-- Opening Marker --

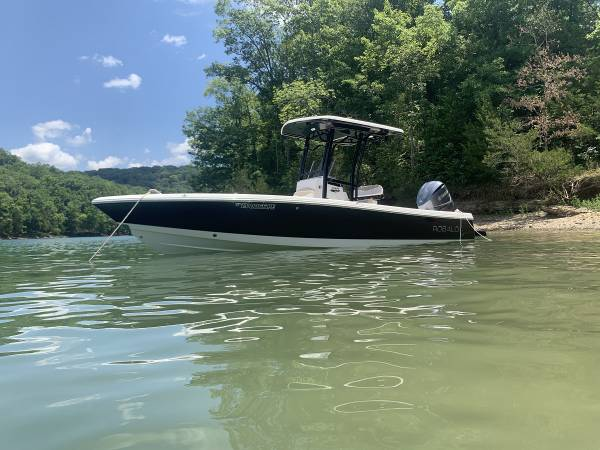 Photo 2018 Robalo 246 with Yamaha V8 350 and trailer - $84900 (Hendersonville)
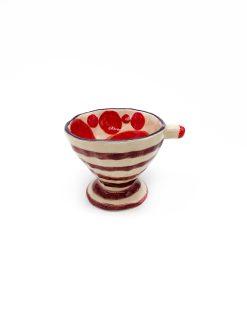 lille keramik kop med røde prikker og striber fra Rebu Ceramics
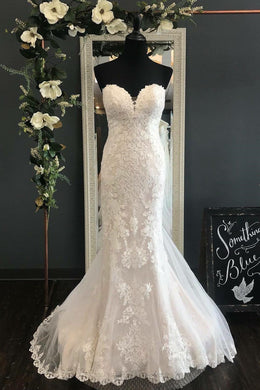 Applique Lace Sweetheart Sleeveless Long Solid Mermaid Wedding Dress with Court Train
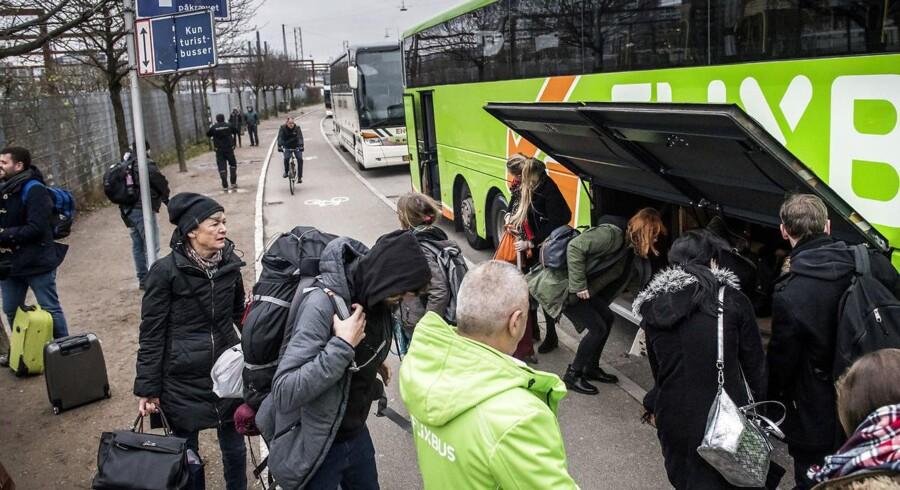 Ved fjernbusserne på Ingerslevsgade i København udbryder der i travle perioder et sandt kaos af cykler, knallerter, buspassagerer, kufferter, rejsetasker og andet pikpak.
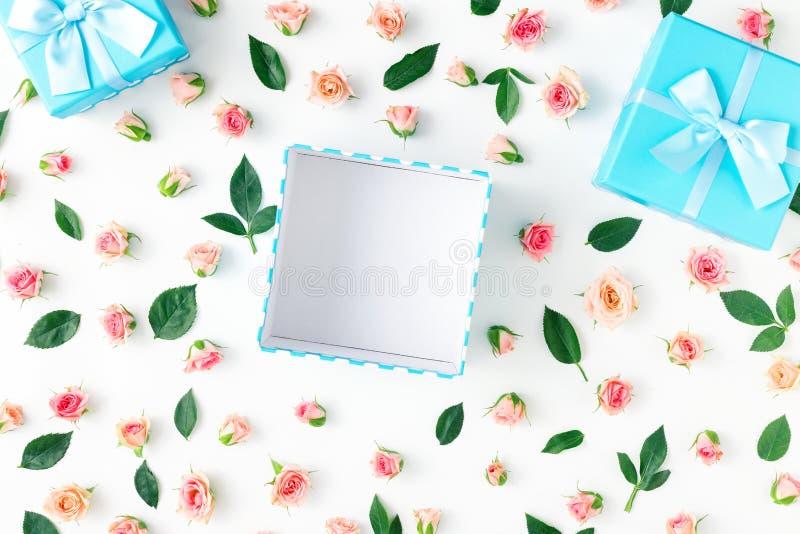 Abra la caja de regalo azul con las rosas rosadas en el fondo blanco stock de ilustración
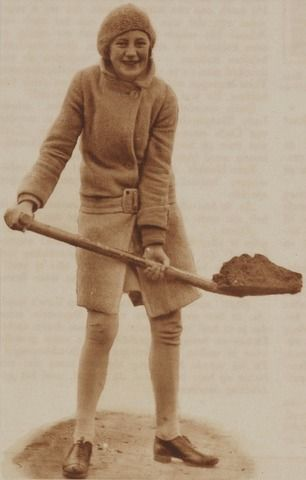 03-12-1929. Afbeelding van een schoolmeisje met een spa in haar hand in het kader van de Boomplantdag.  N.B. Het is het eerste jaar dat de boomplantdag in Utrecht wordt gehouden.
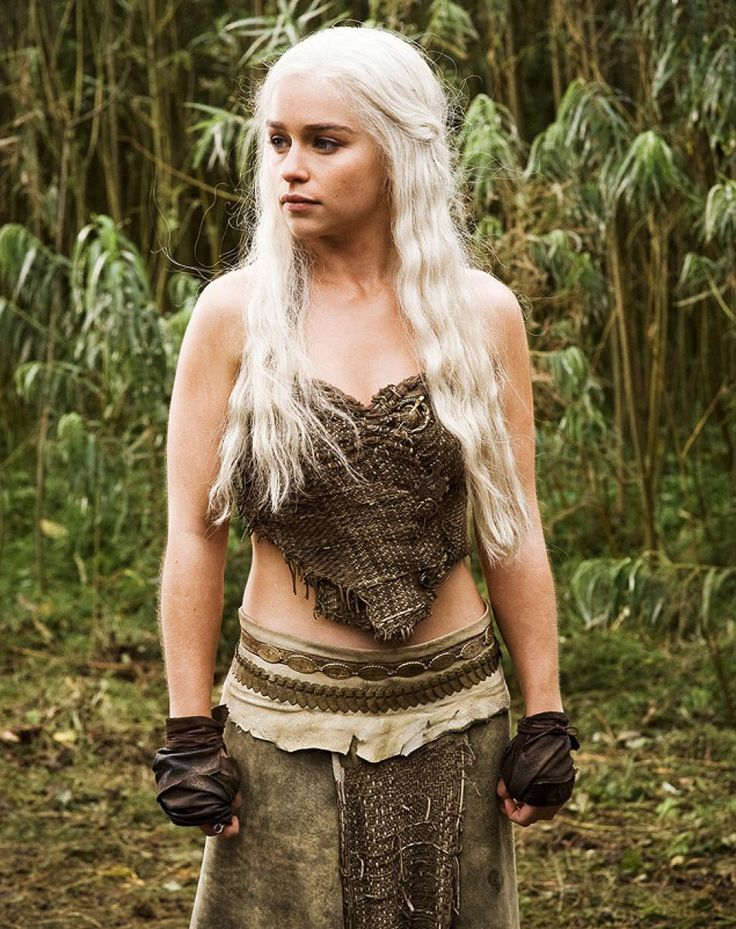 Daenerys wore more rustic clothing as queen of the Dothraki trible.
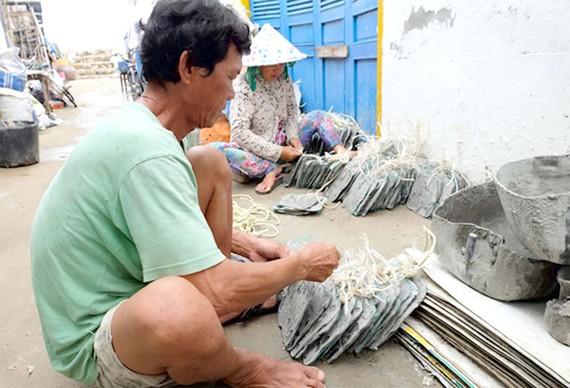 Nuôi hàu giúp dân xã đảo giảm nghèo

-- Closing Marker --

Exercise description
From the line with "Daenerys wore more" to the last line of the material, both inclusive, set down every line exactly and nothing else; omit pictures.

Exercise result
 Daenerys wore more rustic clothing as queen of the Dothraki trible.
 Nuôi hàu giúp dân xã đảo giảm nghèo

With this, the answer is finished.